• **Work request**
Images are not part of the copy; write out the rest of the data exactly as given.

• **Source material**
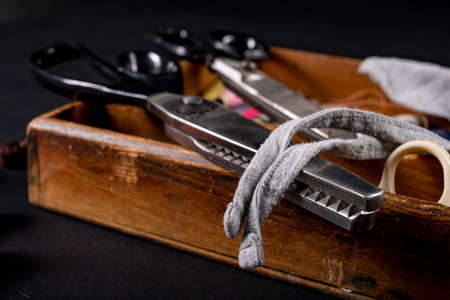 Scissors on the table in the tailor's workshop. Accessories necessary for tailoring. Dark background.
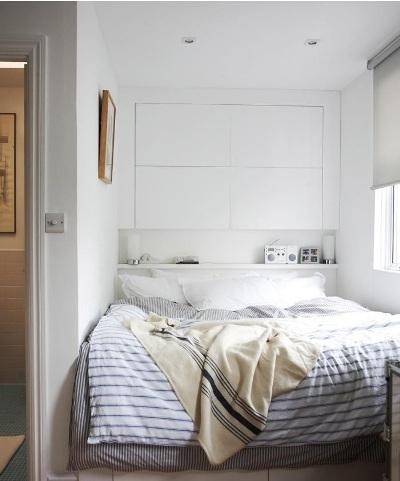 Jika headboard saja dianggap tidak cukup, gunakan juga seluruh dinding di belakang ranjang sebagai ruang penyimpanan, dengan cara memasang rak atau lemari.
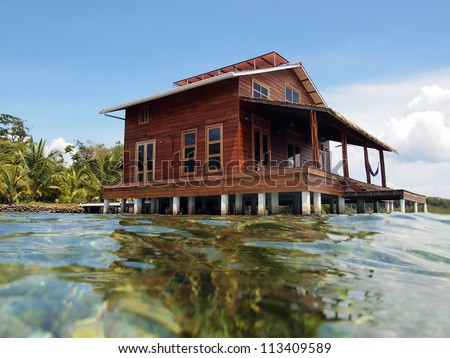Tropical home on stilts over water of the Caribbean sea
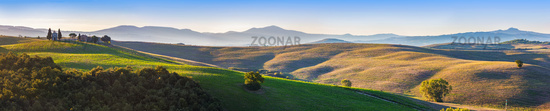 Tuscany landscape panorama at sunrise with a chapel of Madonna di Vitaleta, Italy.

• **Response to this exercise**
 Scissors on the table in the tailor's workshop. Accessories necessary for tailoring. Dark background.
 Jika headboard saja dianggap tidak cukup, gunakan juga seluruh dinding di belakang ranjang sebagai ruang penyimpanan, dengan cara memasang rak atau lemari.
Tropical home on stilts over water of the Caribbean sea
 Tuscany landscape panorama at sunrise with a chapel of Madonna di Vitaleta, Italy.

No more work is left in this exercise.